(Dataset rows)
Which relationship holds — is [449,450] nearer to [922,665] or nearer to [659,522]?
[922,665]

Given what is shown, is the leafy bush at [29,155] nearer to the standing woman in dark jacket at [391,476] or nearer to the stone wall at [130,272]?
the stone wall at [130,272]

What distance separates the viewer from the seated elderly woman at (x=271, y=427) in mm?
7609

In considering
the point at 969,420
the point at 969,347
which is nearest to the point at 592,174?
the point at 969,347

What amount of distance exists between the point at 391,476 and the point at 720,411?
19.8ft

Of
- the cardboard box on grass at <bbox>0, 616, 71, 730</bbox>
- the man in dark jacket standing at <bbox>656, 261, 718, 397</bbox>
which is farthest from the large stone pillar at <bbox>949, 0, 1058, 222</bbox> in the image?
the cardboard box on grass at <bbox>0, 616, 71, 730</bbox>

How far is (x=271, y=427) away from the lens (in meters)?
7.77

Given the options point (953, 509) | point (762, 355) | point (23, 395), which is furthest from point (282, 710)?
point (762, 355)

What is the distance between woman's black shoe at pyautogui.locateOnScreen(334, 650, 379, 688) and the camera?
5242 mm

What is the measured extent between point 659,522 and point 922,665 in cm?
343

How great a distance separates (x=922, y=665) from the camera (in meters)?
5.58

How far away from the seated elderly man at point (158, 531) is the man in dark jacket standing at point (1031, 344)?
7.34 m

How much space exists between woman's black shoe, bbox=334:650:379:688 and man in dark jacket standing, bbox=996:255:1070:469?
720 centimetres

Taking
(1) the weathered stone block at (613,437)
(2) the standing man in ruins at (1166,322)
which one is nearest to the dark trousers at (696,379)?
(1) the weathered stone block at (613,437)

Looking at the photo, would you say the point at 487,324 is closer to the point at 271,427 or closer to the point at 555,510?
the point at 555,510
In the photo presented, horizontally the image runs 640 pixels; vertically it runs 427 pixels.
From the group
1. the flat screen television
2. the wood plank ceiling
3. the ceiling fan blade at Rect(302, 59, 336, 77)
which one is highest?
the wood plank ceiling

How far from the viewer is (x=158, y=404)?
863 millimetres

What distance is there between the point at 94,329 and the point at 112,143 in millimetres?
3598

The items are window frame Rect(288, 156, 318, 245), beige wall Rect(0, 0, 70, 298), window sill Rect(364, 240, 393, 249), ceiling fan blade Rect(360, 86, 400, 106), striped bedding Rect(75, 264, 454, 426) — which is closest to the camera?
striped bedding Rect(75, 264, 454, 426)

What is being asked - Format the records from the line containing "The items are" through the end of the records as a two-column CSV with columns named input and output. Give one row per record, with each field in quotation marks and any line breaks replaced by spaces.

Task output -
input,output
"The items are window frame Rect(288, 156, 318, 245), beige wall Rect(0, 0, 70, 298), window sill Rect(364, 240, 393, 249), ceiling fan blade Rect(360, 86, 400, 106), striped bedding Rect(75, 264, 454, 426) — which is closest to the camera?","striped bedding Rect(75, 264, 454, 426)"